Presence of Fragmented QRS Complexes in Patients with Obstructive Sleep Apnea Syndrome.

BACKGROUND: Obstructive sleep apnea syndrome (OSAS) is a disease with increasing prevalence, which is mainly characterized by increased cardiopulmonary mortality and morbidity. It is well-known that OSAS patients have increased prevalence of cardiovascular diseases including coronary heart disease, heart failure, and arrhythmias. The aim of this study was to evaluate the presence of prolonged and fragmented QRS complexes, which have previously been associated with cardiovascular mortality, in OSAS patients.
METHODS: Our study included 51 patients (mean age 41.6 ± 10.1 years) who were recently diagnosed with OSAS (apnea-hypopnea index [AHI] ≥5 events/h) and never received therapy. The control group consisted of 34 volunteers (mean age 43.1 ± 11.6 years) in whom OSAS was excluded (AHI <5 events/h). The longest QRS complexes was measured in the 12-lead electrocardiogram (ECG) and the presence of fragmentation in QRS complexes was investigated.
RESULTS: Fragmented QRS frequency was significantly higher in patients with OSAS (n = 31 [61%] vs. n = 12 [35%], P = 0.021). QRS and QTc durations were also significantly longer in OSAS patients than controls (99.8 ± 13.9 ms vs. 84.7 ± 14.3 ms, P < 0.001; 411.4 ± 26.9 ms vs. 390.1 ± 32.2 ms, P = 0.001, respectively). Analysis of the patient and controls groups combined revealed a weak-moderate correlation between AHI and QRS duration (r = 0.292, P = 0.070). OSAS group had no correlation between AHI and QRS duration (r = -0.231, P = 0.203).
CONCLUSIONS: In our study fragmented QRS frequency and QRS duration were found to increase in OSAS patients. Both parameters are related with increased cardiovascular mortality. Considering the prognostic importance of ECG parameters, it may be reasonable to recommend more detailed evaluation of OSAS patients with fragmented or prolonged QRS complexes with respect to presence of cardiovascular diseases.

INTRODUCTION

Obstructive sleep apnea syndrome (OSAS) is a complex clinical syndrome characterized by apnea episodes, sleep fragmentation, oxygen desaturation, and increased daytime somnolence as a result of recurrent obstructive episodes in upper airways during sleep.[1] Previous studies have revealed that OSAS is related with many cardiovascular diseases including hypertension, coronary artery disease, arrhythmias, and congestive heart failure.[2] Basic hemodynamic mechanisms responsible from cardiovascular diseases are increased negative intrathoracic pressure, hypoxemia, and increased catecholamine release.[2] In OSAS both ventricles are subjected to hemodynamic stress that induces various structural changes.[3]

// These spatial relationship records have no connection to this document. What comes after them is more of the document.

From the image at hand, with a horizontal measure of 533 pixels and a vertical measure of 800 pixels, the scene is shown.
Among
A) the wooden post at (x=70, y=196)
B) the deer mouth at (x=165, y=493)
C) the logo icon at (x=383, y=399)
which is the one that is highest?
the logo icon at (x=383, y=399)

The electrocardiogram (ECG) represents the sum of electrical activity of all myocytes within the heart and hemodynamic changes produce various ECG changes. It is known that OSAS may cause ECG alterations.[4] QRS complexes mainly represent ventricular depolarization and morphological assessment of QRS complex may give important prognostic information. It has been shown in previous trials that QRS fragmentation is a predictor of sudden cardiac death and total mortality.[5] In addition, a prolonged QRS duration has been implicated in cardiovascular events, sudden death, and total mortality.[67]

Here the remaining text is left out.